La conjonction de ces deux phénomènes, numérique et monde multipolaire, porte un nom : la globalisation qui chamboule tous nos repères. Deux exemples de ces bouleversements :

  • Notre rapport à la vie est complètement bouleversé. Au 18ème siècle l’espérance de vie était inférieure à 25 ans. Elle est passée à 45 ans en 1900. Et est de 82 ans aujourd’hui… Elle a donc presque doublé entre 1750 et la fin du 19ème siècle puis, de nouveau, entre 1900 et nos jours… Pourquoi, alors que le progrès technique va de plus en plus vite, ce même mouvement ne s’amplifierait-il pas grâce aux NBIC au cours du 21ème siècle ? Sans parler « d’immortalité », dépasser les 150 ans vers 2100 n’aurait alors rien d’ahurissant…
  • Notre rapport au travail est bouleversé : selon l’université d’Oxford, 47 % des catégories actuelles d’emplois pourraient voir l’humain remplacé par des robots. Les métiers d’analyste financier, boulanger, coiffeur ou inspecteur des impôts pourront être exercés avec plus d’efficacité par des machines. Angoissante perspective pour ceux qui exercent ces professions menacées… Va-t-on vers un chômage de masse ? Chacun pourra-t-il trouver sa place dans ce futur monde du travail qui ne doit pas mener à une nouvelle fracture entre « qualifiés », gagnants du changement, et « non-qualifiés », laissés au bord de la route ?

Dans ce contexte, les Français sont angoissés parce que les fondamentaux qui structuraient notre pays (un Etat-nation fort, une économie dirigée sur le mode colbertiste, une population homogène, un monde occidental hégémonique…) sont remis en causes par ce mouvement…

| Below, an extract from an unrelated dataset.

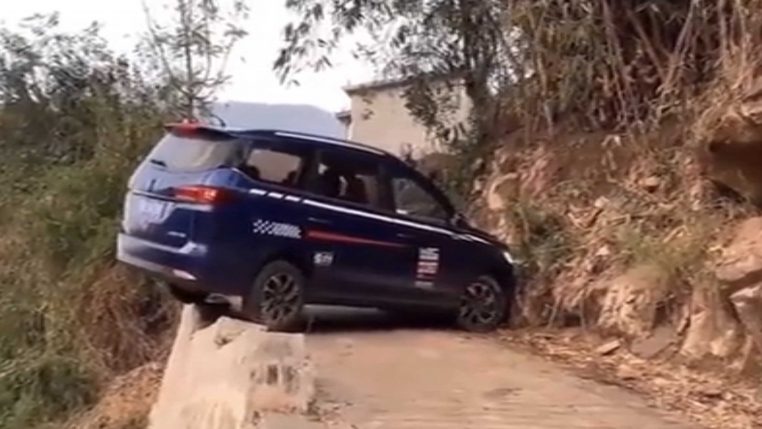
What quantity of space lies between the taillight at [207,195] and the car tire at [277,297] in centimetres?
68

Ils sont d’autant plus paniqués que ce nouveau monde requiert goût du risque, de la transversalité et de l’adaptation, autant de qualités auxquels nous ne sommes pas préparés. La peur de l’échec et l’aversion au risque nous sont léguées depuis l’école…

Pour autant la France n’est pas perdue : la victoire de Bouvines, la geste de Jeanne d’Arc, la réconciliation opérée par Henri IV, le sursaut de Malplaquet, la bataille de la Marne, le 18 juin 1940, les réformes de 1958… montrent que c’est lorsque plus personne ne croit en notre pays que nous trouvons en nous des ressources inespérées pour réaliser un sursaut.